# Advanced Pandas Operations

In this lecture, we'll dive deep into advanced Pandas operations. We'll cover complex data manipulation techniques, advanced indexing, grouping, merging, and performance optimization. By the end of this lecture, you'll have a strong grasp of these powerful Pandas features.

In [None]:
import pandas as pd
import numpy as np
import matplotlib.pyplot as plt

# Set display options
pd.set_option('display.max_columns', None)
pd.set_option('display.expand_frame_repr', False)
pd.set_option('max_colwidth', None)

## 1. Advanced Data Selection and Filtering

Pandas provides powerful tools for selecting and filtering data.
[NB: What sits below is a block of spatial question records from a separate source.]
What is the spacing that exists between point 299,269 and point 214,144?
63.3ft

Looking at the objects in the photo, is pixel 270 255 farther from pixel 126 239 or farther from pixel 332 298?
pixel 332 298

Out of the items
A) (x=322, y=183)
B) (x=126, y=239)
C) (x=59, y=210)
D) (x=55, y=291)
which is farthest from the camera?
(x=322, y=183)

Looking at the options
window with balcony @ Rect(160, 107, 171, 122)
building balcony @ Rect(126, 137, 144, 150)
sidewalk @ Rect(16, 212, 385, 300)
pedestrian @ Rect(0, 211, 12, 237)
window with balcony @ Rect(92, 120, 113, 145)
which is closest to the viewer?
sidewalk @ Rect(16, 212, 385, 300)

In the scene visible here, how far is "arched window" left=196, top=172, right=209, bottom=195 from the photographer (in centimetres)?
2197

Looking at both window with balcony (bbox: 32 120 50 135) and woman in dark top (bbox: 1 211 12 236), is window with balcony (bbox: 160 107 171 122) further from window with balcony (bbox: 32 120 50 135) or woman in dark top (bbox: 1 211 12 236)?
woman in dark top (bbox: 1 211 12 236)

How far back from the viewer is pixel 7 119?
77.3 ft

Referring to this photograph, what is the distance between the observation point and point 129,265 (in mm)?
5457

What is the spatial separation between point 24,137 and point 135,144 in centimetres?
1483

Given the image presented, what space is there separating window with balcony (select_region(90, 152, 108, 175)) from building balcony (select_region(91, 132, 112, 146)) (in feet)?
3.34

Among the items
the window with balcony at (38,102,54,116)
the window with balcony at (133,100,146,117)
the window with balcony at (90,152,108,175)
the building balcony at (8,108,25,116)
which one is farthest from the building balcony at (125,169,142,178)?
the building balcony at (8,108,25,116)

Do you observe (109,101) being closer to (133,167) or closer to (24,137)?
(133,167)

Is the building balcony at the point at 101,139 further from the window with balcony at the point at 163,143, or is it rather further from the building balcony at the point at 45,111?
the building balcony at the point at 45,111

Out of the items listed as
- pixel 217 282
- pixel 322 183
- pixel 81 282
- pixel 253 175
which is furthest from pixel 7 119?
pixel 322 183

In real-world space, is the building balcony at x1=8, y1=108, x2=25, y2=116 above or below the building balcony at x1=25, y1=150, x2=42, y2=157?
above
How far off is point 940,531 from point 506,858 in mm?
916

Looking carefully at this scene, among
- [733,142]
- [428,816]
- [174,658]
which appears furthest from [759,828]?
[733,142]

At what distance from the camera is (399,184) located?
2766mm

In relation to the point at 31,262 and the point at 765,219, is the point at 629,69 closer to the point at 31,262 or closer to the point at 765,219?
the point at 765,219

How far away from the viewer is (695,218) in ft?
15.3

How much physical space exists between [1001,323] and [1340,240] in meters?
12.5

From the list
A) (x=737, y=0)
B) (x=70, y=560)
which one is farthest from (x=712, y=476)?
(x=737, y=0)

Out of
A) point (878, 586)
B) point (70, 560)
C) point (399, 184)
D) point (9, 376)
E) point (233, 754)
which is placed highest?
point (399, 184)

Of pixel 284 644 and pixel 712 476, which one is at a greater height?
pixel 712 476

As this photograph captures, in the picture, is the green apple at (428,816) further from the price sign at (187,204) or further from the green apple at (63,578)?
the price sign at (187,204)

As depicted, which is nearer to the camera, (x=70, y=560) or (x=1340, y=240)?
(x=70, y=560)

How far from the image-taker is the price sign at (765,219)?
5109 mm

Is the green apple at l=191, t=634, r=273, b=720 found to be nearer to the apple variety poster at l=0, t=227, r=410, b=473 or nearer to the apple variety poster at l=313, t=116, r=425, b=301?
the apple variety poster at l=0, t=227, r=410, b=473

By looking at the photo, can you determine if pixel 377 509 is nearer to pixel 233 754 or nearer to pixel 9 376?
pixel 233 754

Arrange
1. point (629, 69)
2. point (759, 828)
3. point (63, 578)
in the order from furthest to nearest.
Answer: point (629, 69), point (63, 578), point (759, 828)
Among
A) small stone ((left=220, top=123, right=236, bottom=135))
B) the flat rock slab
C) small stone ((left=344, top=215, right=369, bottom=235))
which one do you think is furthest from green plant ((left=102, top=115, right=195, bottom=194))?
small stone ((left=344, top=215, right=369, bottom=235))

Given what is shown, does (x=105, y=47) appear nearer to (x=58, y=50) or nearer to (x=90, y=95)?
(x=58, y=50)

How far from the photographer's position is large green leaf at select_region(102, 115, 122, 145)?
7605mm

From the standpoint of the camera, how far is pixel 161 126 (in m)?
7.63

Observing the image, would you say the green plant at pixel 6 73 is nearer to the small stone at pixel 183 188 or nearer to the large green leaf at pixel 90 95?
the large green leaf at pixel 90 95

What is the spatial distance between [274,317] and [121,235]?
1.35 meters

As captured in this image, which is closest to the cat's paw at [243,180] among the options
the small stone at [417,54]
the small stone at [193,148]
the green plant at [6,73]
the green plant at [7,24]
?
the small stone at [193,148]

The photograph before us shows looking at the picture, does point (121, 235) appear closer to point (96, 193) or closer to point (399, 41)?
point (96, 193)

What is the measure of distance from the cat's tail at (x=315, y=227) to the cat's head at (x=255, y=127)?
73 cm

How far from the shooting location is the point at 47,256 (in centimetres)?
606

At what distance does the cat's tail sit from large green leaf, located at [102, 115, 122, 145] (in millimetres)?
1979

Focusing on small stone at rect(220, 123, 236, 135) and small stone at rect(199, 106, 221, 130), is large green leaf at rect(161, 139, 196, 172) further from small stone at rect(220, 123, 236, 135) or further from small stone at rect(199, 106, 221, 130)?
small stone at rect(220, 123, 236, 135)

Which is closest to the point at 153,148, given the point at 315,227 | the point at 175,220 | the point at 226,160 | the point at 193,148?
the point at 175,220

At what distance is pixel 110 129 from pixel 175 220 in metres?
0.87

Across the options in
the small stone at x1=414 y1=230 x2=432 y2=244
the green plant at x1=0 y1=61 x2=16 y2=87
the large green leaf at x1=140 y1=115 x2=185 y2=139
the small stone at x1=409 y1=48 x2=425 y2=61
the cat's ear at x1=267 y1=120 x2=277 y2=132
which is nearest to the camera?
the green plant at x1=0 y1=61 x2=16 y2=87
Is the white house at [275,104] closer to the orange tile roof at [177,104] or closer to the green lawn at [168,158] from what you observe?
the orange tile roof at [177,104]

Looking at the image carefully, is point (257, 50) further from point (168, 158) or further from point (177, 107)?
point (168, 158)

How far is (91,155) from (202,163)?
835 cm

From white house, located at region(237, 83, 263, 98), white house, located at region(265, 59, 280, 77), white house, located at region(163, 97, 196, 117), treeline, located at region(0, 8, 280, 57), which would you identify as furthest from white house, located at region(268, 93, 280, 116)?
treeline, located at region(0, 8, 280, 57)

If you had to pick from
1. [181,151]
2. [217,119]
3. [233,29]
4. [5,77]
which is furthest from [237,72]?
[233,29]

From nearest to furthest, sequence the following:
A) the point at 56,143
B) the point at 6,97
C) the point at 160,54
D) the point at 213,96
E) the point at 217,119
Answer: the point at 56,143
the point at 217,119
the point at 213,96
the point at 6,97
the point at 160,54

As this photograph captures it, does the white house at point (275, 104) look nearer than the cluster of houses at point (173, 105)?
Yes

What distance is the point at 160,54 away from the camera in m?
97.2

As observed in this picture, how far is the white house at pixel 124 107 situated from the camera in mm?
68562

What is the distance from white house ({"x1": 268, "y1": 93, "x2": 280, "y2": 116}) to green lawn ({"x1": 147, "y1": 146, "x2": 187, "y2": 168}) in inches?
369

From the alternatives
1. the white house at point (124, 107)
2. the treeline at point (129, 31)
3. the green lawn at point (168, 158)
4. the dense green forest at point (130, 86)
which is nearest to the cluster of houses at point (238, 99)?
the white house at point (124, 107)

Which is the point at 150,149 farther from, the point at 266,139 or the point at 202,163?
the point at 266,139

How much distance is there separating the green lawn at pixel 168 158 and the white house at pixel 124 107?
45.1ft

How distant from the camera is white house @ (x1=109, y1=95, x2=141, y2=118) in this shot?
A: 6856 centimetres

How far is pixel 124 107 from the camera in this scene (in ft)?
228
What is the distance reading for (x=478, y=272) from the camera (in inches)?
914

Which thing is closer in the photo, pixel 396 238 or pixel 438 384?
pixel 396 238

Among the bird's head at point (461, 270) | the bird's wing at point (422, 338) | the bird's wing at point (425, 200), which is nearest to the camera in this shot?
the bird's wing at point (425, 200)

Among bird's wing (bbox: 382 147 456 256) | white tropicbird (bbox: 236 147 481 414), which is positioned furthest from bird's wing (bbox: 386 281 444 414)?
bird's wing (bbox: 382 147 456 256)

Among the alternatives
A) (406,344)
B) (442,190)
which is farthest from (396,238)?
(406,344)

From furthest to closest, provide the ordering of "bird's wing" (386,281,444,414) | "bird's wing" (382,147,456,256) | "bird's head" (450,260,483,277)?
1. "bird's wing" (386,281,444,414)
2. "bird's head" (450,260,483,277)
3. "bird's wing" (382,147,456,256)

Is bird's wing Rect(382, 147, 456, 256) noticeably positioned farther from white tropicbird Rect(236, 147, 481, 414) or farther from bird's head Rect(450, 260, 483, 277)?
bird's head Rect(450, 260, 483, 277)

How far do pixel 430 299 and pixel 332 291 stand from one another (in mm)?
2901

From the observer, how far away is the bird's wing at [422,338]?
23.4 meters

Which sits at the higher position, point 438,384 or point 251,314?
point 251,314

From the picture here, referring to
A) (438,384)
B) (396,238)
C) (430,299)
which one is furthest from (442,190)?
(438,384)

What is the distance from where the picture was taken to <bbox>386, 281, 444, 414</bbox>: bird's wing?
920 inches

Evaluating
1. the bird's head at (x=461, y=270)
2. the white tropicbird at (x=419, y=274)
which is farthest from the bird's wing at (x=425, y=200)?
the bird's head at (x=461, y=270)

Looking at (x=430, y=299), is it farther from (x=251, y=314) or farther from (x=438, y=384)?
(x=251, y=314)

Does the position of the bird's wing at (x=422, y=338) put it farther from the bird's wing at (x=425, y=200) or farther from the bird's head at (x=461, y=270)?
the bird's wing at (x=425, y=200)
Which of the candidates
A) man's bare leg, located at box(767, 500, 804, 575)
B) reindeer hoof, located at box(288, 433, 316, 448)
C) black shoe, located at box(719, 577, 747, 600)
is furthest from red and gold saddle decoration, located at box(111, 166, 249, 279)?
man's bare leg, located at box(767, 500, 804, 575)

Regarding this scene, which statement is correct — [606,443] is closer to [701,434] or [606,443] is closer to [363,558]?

We'll explore boolean indexing, .loc, .iloc, and complex conditional selection.

In [None]:
# Create a sample DataFrame
df = pd.DataFrame({
    'A': range(1, 6),
    'B': range(10, 60, 10),
    'C': ['foo', 'bar', 'baz', 'qux', 'quux']
})
print(df)

### Boolean Indexing

In [None]:
# Select rows where A is greater than 2
print(df[df['A'] > 2])

# Select rows where B is less than 40 and C is not 'baz'
print(df[(df['B'] < 40) & (df['C'] != 'baz')])

### .loc and .iloc

In [None]:
# .loc for label-based indexing
print(df.loc[1:3, ['A', 'C']])

# .iloc for integer-based indexing
print(df.iloc[1:3, [0, 2]])

### Conditional Selection with Multiple Criteria

In [None]:
# Complex condition
condition = (df['A'] > 2) & (df['B'] < 50) | (df['C'].isin(['foo', 'quux']))
print(df[condition])

## 2. Data Transformation

Pandas offers various methods for transforming data, including apply(), applymap(), and lambda functions.

### apply() Function

In [None]:
# Apply a function to each column
def column_operation(col):
    return col.max() - col.min()

print(df.apply(column_operation))

# Apply a function to each row
print(df.apply(lambda row: row['A'] * row['B'], axis=1))

### applymap() Function

In [None]:
# Apply a function to every element
print(df.applymap(lambda x: str(x).upper()))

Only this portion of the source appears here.